_Work to complete_: Set out every line from the one containing "What is the distance to" down to the last line as a Markdown table with columns Row and Line, numbering each row and leaving out blank lines.

_Provided data_:
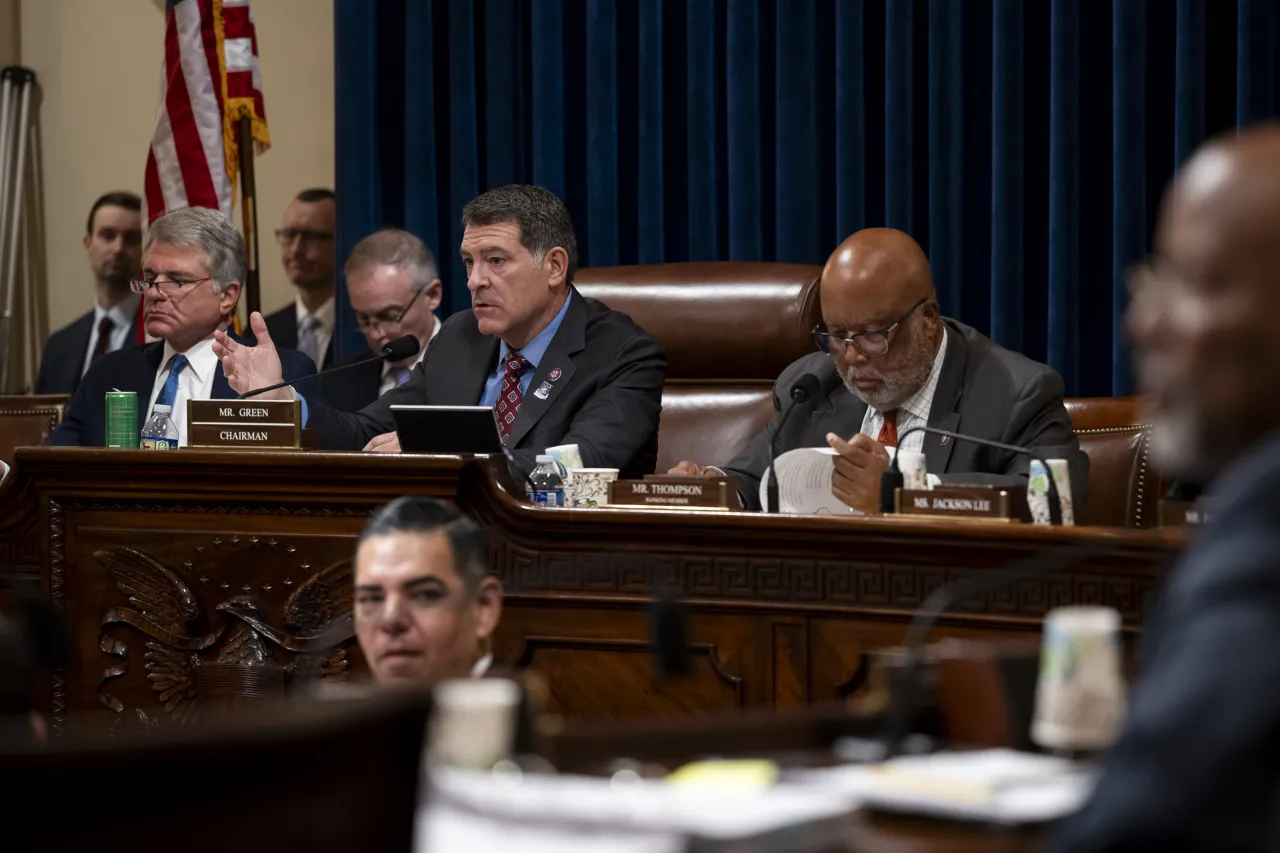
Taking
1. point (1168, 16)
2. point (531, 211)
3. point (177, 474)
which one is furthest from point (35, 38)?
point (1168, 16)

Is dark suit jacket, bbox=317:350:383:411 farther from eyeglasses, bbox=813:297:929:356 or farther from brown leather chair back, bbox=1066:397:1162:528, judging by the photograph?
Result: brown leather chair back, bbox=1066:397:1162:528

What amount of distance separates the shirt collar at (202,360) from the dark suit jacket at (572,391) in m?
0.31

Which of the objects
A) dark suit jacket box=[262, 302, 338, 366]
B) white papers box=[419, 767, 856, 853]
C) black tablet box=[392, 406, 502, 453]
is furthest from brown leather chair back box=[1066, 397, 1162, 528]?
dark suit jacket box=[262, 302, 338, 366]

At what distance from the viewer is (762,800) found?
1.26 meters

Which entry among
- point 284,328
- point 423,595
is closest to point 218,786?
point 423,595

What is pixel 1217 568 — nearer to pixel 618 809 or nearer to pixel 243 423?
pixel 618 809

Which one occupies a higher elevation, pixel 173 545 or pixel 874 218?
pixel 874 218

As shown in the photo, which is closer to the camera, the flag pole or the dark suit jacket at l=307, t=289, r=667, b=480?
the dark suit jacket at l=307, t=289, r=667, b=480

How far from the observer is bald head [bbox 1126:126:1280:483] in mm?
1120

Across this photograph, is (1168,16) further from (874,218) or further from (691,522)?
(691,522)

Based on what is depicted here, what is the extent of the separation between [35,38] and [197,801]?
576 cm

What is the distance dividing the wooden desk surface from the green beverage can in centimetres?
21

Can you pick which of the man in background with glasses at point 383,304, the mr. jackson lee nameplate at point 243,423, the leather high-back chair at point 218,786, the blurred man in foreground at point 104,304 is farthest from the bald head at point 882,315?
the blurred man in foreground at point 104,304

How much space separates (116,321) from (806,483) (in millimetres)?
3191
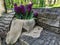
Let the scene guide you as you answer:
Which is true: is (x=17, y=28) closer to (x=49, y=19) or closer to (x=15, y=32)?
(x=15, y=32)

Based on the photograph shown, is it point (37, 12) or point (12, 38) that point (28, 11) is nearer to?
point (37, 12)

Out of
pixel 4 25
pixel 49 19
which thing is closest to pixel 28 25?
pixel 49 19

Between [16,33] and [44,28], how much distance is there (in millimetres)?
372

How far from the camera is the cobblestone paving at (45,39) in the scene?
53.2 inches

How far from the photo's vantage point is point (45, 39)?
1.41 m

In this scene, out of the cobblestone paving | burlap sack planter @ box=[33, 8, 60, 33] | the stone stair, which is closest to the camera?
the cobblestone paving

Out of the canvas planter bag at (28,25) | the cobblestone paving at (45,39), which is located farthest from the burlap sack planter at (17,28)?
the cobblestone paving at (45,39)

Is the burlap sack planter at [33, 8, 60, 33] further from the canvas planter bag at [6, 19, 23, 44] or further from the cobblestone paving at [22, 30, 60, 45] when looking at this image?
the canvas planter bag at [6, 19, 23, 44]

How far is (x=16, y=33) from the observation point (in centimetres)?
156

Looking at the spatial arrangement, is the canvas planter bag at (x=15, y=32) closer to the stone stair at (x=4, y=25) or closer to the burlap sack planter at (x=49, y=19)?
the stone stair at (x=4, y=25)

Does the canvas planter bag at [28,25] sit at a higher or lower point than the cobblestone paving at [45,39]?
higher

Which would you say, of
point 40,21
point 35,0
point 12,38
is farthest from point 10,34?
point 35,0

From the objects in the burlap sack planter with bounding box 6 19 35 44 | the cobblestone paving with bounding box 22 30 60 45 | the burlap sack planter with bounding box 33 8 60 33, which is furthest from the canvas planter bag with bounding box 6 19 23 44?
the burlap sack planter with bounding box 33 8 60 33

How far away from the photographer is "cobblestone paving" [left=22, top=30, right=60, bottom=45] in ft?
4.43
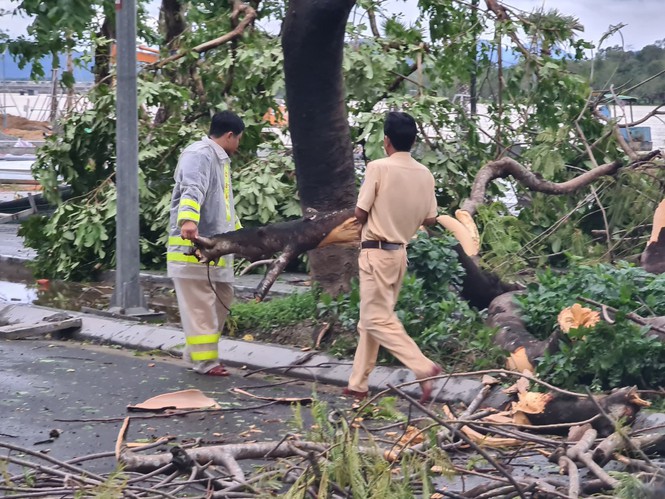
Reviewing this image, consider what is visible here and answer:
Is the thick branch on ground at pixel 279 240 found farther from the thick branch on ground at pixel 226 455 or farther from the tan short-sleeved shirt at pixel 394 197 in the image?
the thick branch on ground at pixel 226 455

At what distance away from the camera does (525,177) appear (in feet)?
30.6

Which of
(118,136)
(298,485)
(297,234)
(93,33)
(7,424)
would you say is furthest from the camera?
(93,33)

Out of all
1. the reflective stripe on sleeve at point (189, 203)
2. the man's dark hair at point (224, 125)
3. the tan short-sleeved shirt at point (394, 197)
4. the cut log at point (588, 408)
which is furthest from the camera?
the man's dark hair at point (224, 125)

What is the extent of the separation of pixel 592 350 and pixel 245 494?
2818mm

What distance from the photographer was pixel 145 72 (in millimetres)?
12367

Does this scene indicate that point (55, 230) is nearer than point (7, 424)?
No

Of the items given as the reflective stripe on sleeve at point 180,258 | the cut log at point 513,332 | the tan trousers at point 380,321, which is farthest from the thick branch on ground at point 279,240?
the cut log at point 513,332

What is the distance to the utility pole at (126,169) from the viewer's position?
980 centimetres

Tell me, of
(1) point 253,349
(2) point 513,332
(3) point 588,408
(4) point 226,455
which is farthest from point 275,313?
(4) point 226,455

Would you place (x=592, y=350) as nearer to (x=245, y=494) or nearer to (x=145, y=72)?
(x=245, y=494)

_Full answer_:
| Row | Line |
|---|---|
| 1 | What is the distance to the utility pole at (126,169) from the viewer's position? |
| 2 | 980 centimetres |
| 3 | Tell me, of |
| 4 | (1) point 253,349 |
| 5 | (2) point 513,332 |
| 6 | (3) point 588,408 |
| 7 | (4) point 226,455 |
| 8 | which is farthest from point 275,313? |
| 9 | (4) point 226,455 |
| 10 | Would you place (x=592, y=350) as nearer to (x=245, y=494) or nearer to (x=145, y=72)? |
| 11 | (x=245, y=494) |